Data extracts –
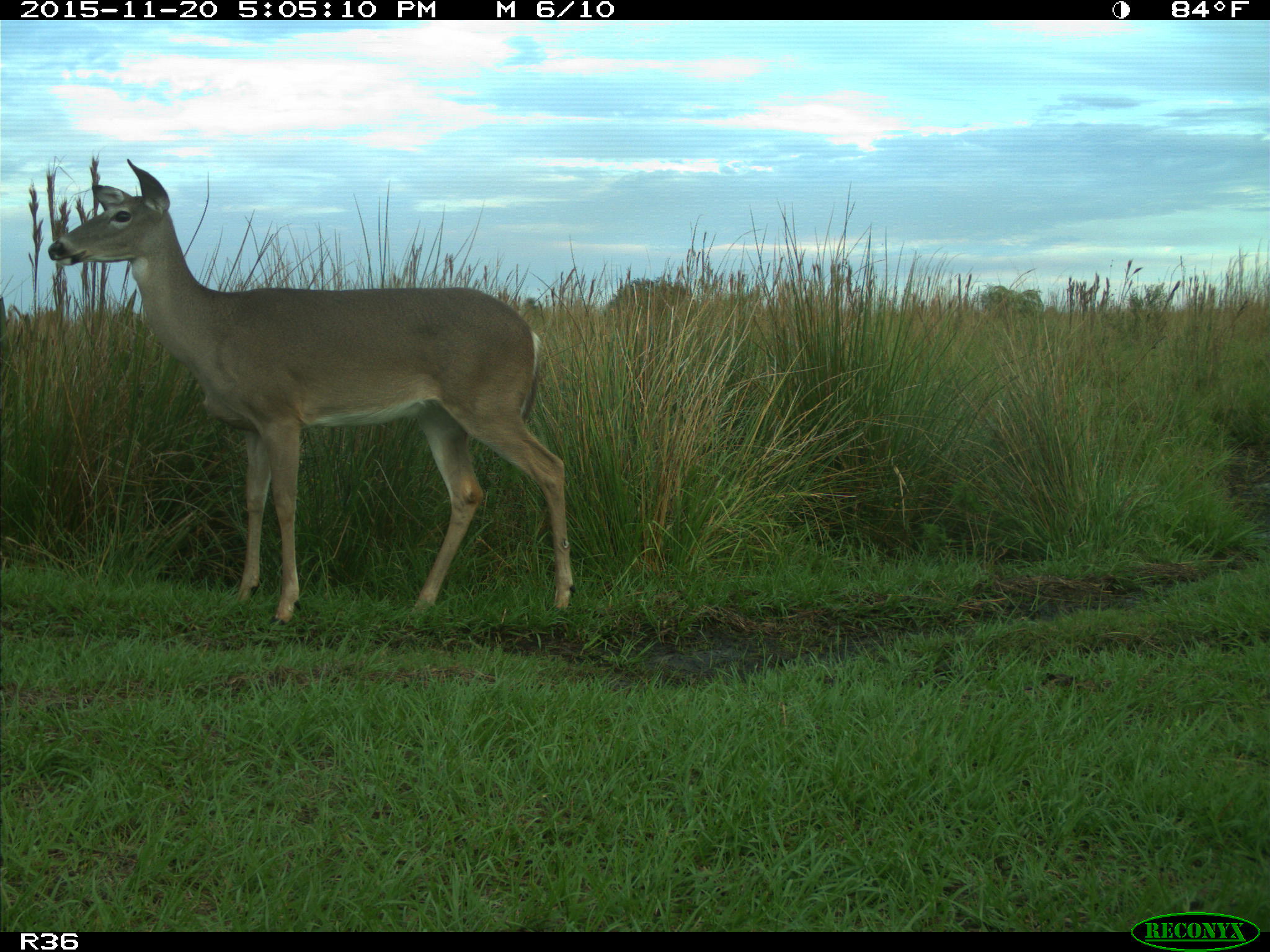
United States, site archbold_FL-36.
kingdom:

...

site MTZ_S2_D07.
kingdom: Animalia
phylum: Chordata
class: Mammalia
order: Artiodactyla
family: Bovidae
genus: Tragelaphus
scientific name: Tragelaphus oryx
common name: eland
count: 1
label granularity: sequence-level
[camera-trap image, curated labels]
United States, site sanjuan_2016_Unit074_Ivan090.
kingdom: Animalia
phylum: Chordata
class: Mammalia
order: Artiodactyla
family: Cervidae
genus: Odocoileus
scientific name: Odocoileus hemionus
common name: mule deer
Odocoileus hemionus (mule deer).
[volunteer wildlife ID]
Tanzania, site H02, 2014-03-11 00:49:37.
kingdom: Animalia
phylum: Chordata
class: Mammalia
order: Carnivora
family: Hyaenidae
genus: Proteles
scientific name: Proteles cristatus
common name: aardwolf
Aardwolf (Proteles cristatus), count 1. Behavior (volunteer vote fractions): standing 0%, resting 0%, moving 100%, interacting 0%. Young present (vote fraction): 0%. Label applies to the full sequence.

==

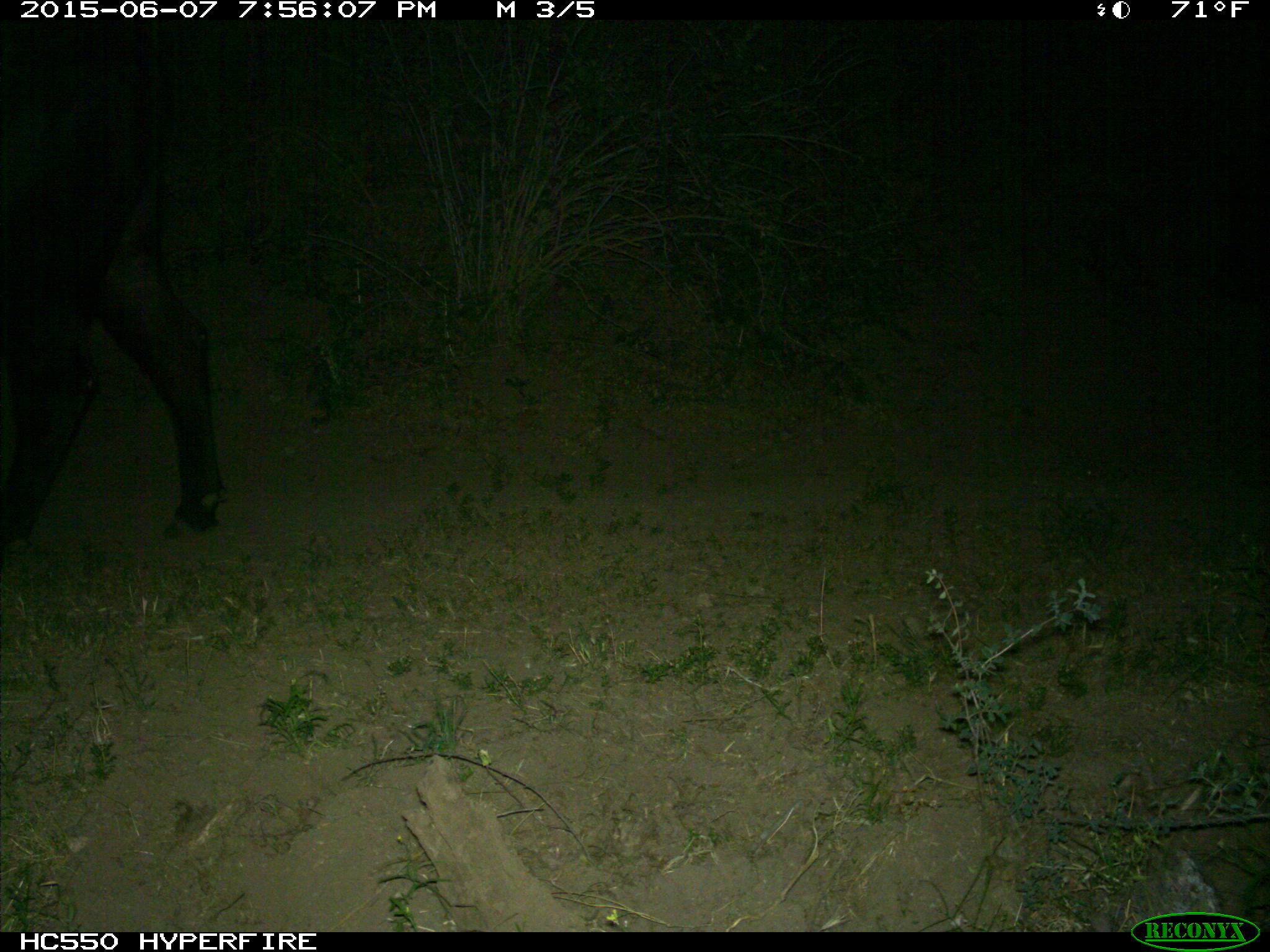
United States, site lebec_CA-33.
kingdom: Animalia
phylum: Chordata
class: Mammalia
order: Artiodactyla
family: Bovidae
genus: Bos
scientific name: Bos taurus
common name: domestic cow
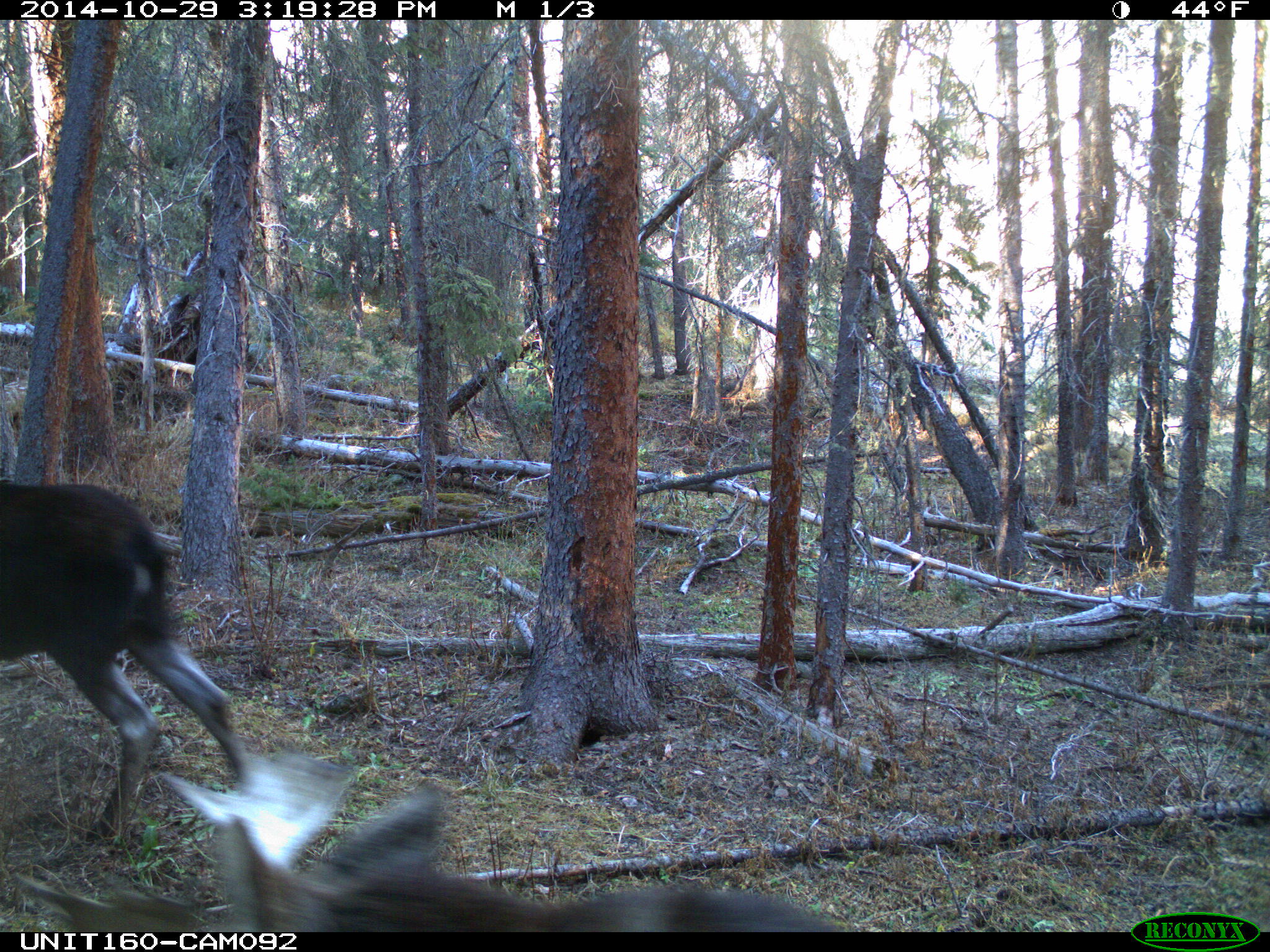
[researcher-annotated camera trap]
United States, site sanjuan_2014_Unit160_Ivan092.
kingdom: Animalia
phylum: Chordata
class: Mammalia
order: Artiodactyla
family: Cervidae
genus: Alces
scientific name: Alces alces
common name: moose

Exercise aim – Working from the data above, repeat exactly, and only, the lines that begin at the line containing "common name: domestic cow" and stop after the line containing "common name: moose"; pictures are not copied.

Solution to the exercise –
common name: domestic cow
[researcher-annotated camera trap]
United States, site sanjuan_2014_Unit160_Ivan092.
kingdom: Animalia
phylum: Chordata
class: Mammalia
order: Artiodactyla
family: Cervidae
genus: Alces
scientific name: Alces alces
common name: moose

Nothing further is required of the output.